■ **Excerpted text**:

━━━━━━━━━━━━━━━━━━━━

From the estimated distance, the best matching unit is identified by applying the immune clonal selection [17] approach which was explained as follows. From the best matching unit the input vectors are traced across the input vector space for selecting the best features. The feature matching has required for the input weight updating process which is calculated as follows.

W_v (s+1)=W_v (s)+Θ (u, v, s) α (s) (D (t)-W_v (s)) → (2) where, W_v represents that the node v current weight vector, s is the current iteration, Θ (u, v, s) is the distance of best matching unit usually called as the neighbourhood function, α (s) is the learning restraint D (t) target input vector. Then the weight updation process is repeated until to satisfy the threshold value. The selected features are used during the mapping. In the mapping, the similar features are grouped together and form the cluster which is used for further pre-processing and feature selection process.

Immune clonal selection algorithm: Immune clonal selection algorithm [18] works based on the immune response system which means it works how the antibodies of the immune system learn the features from the antigen. Initially the features (antibodies) are collected from the SOM training process then the affinity values of the antibody is estimated that is used when selecting the best matching unit. The affinity values have to be sorted for choosing the best features (antibodies). The selected features are mutated according to their affinity values. If the features are having the high value than it has to be cloned for less value else it has to be mutated highest value. Then the optimal features are selected using this mutation and cloning operation. This process is continued until to cluster the data’s in the largest data set. The feature subset selection Algorithm step is list out as follows.

Steps for feature subset selection

Step 1: Identify the dataset for selecting subset

Step 2: Assign the initial weights for each data in the data set

Step 3: Calculated the similarity between the data’s by Mahalanobis distance

equation

Step 4: Select the best matching unit by immune clonal selection approach

Step 5: Updating each data’s weights according to their important in the data base by

equation

Step 6: Repeat the above steps 3 to 5.

━━━━━━━━━━━━━━━━━━━━

■ **Given records**:
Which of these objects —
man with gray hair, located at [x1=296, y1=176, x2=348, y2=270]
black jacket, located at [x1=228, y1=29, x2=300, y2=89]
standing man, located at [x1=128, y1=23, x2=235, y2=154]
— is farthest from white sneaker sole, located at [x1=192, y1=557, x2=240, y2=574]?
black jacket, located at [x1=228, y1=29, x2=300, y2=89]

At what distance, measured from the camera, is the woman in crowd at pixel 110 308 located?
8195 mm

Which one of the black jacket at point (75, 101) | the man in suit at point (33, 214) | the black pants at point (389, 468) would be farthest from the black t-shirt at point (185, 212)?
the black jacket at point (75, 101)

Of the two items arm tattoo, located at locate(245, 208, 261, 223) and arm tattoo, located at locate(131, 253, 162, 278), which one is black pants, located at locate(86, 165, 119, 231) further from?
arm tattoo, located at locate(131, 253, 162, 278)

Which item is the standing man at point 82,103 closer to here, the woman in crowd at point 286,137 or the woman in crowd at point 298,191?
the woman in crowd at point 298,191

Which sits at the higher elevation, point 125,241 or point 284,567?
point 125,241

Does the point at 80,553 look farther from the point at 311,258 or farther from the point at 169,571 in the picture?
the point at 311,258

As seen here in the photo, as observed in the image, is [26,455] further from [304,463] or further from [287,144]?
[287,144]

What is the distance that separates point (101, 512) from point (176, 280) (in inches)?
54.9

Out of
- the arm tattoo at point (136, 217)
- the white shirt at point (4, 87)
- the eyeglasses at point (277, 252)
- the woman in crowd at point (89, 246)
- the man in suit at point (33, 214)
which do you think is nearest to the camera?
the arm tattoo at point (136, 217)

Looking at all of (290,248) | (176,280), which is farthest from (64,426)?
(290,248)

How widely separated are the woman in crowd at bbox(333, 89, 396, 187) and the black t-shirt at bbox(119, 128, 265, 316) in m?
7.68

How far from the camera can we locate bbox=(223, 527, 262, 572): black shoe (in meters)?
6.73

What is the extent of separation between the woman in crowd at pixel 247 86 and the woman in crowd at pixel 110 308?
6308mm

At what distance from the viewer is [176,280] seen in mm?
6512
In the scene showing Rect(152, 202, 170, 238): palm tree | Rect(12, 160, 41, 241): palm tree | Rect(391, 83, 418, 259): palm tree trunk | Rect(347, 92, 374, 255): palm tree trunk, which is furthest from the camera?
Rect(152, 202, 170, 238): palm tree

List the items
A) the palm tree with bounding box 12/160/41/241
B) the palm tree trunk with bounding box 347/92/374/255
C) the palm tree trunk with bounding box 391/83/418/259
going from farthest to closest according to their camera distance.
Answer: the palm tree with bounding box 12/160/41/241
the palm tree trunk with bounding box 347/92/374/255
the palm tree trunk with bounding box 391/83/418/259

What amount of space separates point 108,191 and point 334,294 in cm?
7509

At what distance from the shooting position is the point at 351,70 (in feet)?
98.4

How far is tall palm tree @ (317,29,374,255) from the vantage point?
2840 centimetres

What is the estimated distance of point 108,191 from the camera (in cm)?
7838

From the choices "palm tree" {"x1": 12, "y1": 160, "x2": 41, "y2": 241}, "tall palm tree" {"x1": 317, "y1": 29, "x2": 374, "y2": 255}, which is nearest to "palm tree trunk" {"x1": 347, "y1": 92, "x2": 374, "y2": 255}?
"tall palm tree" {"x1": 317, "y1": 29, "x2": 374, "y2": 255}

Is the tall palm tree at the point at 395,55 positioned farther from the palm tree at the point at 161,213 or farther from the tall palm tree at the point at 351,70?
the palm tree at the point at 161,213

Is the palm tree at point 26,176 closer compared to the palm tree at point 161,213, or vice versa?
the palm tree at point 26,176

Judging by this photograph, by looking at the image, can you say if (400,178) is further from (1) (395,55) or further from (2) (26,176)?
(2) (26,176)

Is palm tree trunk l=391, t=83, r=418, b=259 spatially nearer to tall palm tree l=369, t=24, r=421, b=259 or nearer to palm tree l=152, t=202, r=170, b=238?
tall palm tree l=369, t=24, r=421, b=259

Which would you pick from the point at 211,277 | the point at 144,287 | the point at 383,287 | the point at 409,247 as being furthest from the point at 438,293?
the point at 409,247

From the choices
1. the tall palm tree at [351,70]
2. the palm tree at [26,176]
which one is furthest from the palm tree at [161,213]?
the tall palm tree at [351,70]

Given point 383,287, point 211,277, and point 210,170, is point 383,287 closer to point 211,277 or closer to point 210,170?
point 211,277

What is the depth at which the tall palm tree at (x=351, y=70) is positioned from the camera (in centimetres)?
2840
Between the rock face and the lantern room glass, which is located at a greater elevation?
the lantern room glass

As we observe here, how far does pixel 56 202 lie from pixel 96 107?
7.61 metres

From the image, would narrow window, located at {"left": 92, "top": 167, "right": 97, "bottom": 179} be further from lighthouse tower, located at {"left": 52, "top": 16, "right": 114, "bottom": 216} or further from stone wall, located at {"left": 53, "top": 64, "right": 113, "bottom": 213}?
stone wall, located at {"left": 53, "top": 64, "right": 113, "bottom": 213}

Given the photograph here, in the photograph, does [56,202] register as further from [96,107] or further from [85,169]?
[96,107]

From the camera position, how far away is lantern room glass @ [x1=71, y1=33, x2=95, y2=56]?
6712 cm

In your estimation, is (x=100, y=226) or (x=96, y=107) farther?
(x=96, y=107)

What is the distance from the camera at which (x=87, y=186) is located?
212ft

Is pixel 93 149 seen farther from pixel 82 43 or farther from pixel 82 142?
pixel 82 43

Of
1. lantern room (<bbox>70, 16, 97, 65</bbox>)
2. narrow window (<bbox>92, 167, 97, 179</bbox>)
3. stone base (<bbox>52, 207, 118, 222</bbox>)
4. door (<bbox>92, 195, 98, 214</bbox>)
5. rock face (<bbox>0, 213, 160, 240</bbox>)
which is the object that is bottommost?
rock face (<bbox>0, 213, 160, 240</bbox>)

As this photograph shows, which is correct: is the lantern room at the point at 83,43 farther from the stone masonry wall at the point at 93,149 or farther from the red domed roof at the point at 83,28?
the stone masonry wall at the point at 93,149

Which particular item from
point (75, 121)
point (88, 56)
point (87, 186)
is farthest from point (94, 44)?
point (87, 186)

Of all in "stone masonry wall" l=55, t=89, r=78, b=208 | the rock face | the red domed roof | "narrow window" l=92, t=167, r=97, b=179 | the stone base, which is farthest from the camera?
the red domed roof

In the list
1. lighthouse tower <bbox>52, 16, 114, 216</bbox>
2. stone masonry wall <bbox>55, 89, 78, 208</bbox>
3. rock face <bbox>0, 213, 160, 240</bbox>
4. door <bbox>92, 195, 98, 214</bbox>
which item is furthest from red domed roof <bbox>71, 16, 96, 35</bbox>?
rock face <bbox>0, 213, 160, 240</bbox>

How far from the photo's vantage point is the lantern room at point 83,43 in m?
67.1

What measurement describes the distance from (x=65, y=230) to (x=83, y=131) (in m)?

━━━━━━━━━━━━━━━━━━━━

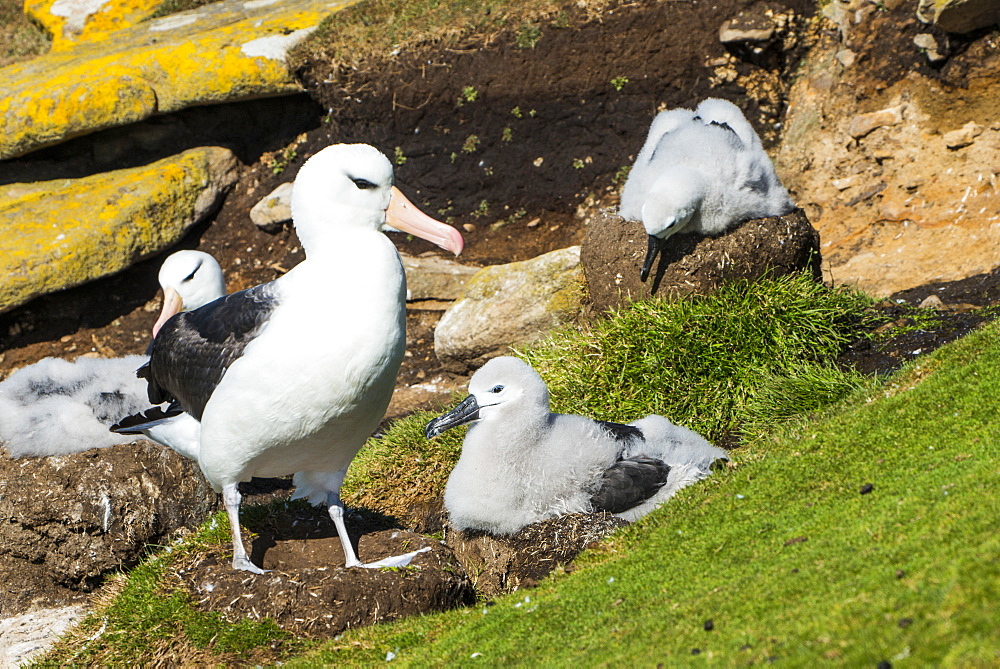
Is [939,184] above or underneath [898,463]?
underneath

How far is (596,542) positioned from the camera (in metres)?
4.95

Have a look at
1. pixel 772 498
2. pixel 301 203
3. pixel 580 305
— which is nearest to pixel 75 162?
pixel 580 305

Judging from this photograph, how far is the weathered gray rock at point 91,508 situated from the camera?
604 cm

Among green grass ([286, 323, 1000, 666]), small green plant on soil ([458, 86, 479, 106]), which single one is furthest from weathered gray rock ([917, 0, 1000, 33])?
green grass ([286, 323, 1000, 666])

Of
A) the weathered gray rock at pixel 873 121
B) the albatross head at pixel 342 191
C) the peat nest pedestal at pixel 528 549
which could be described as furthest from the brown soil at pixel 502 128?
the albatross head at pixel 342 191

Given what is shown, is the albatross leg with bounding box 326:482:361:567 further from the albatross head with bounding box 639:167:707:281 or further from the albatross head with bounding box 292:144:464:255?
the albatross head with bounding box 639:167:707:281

━━━━━━━━━━━━━━━━━━━━

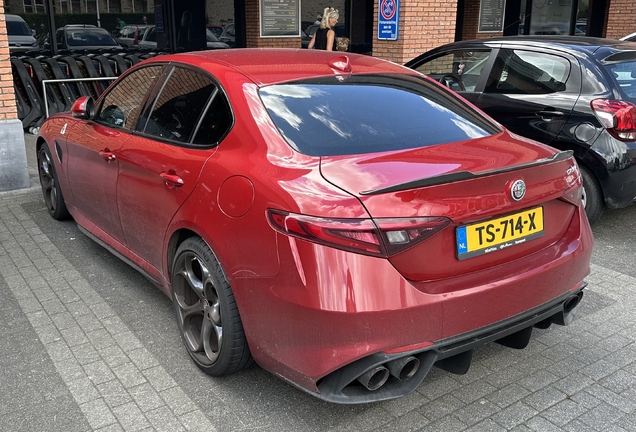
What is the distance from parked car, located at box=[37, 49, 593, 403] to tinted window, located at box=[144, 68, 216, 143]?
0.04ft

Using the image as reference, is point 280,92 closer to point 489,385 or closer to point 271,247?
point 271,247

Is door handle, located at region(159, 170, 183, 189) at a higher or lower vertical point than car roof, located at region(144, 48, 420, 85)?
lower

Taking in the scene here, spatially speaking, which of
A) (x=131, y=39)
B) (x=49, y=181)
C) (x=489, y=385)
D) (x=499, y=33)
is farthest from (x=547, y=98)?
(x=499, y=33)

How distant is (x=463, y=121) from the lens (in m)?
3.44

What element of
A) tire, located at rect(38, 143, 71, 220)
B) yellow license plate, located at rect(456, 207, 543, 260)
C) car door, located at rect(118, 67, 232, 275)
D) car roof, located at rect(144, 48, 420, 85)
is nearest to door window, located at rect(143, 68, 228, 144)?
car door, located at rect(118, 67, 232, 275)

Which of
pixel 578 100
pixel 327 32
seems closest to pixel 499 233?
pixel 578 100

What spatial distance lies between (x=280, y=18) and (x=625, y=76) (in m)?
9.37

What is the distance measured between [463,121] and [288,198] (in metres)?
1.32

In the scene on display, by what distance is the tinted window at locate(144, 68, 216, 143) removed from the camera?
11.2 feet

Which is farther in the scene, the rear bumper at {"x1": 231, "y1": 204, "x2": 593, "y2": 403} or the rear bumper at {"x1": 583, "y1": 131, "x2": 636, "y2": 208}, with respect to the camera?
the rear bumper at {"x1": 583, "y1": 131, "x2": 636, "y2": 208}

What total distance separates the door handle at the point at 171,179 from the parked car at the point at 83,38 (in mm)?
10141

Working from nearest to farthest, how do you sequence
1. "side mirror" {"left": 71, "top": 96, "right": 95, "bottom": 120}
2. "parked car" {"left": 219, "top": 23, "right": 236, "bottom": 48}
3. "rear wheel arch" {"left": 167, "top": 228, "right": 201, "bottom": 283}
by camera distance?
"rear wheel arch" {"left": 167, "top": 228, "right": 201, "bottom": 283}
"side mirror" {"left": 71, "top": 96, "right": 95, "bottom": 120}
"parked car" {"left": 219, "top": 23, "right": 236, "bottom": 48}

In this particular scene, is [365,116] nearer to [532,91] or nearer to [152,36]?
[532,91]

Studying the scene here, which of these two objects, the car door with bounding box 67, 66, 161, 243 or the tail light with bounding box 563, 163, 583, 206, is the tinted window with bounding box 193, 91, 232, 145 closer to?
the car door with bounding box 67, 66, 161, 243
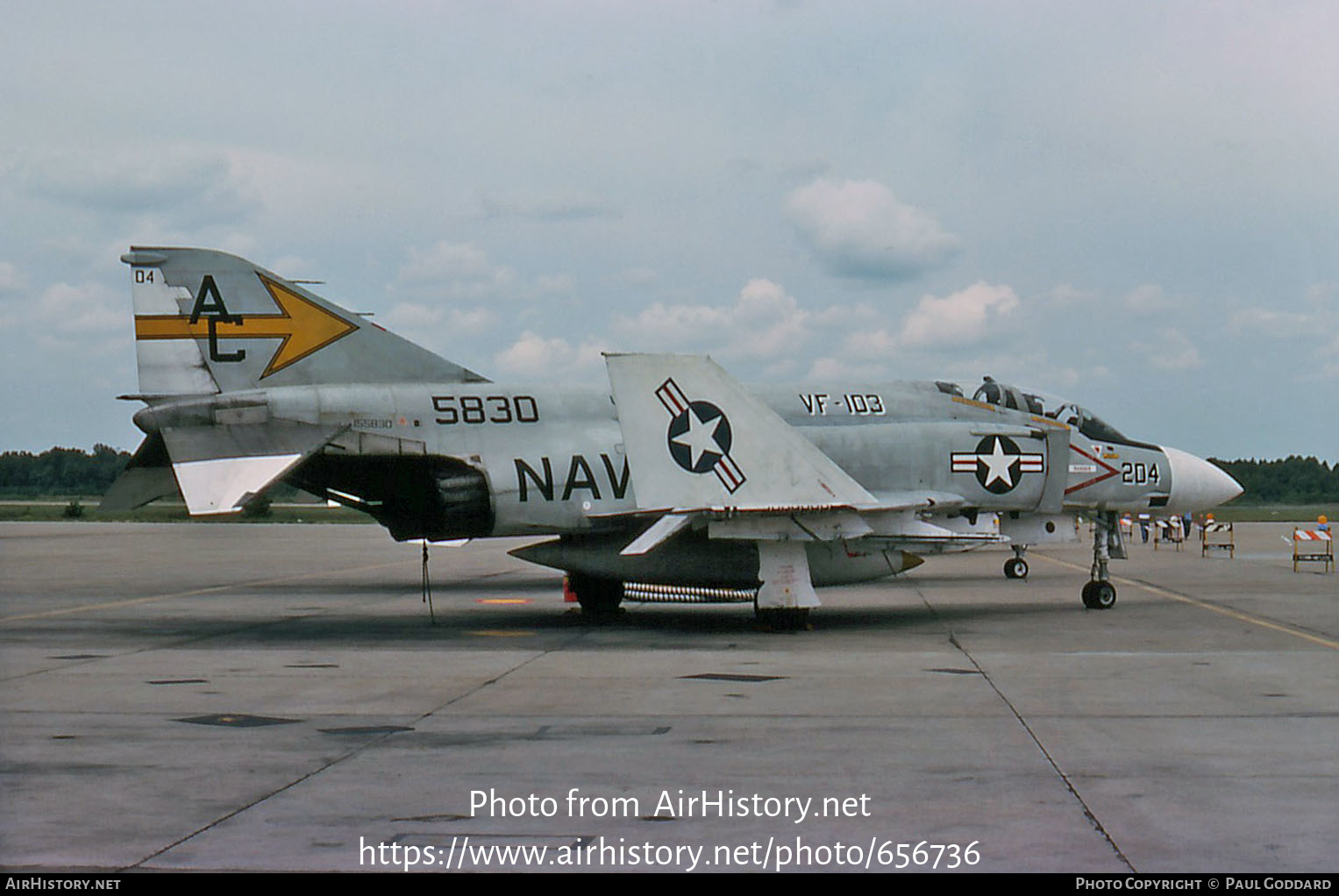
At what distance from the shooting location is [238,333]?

━━━━━━━━━━━━━━━━━━━━

■ **Problem set**:
a. In the excerpt on feature subset selection, what is Step 3's measure for the similarity between the data?
b. Pick up the excerpt on feature subset selection after Step 6 and continue it.
The items have nothing to do with what is asked here.

■ **Expected responses**:
a. Mahalanobis distance.

b.
Step 7: Mapping the each similar data’s into the single group (cluster)

Step 8: Select the minimum distance and minimum similarity clusters for further processing.

Step 9: Stop the condition at maximum condition.

By applying the above procedure, the feature subset has to be selected for further ovarian cancer identification and classification process.

Feature subset pre-processing

The feature subset selection process reduces the dimensionality of the features it makes easy to further classification process. The selected subsets have to be pre-processed for removing the noise from the data set that will be helpful during the classification for obtaining highest classification accuracy. The largest data set has to be pre-processed by using the two important steps. Weighting [19] and discretization [20] which is defined as follows,

Pre-processing by weighting approach: The subset selection process, selects the only relevant information and similar information, during that process each data has particular weights. The information weights are ranks are used in the preprocessing stage. Initially the information’s weights are analysed and eliminating the lowest weight because the lowest rank data does not provides any valuable information during the classification. The lowest rank data does not improve the accuracy at time of classification but it reduces the time and the efficiency of the classifier.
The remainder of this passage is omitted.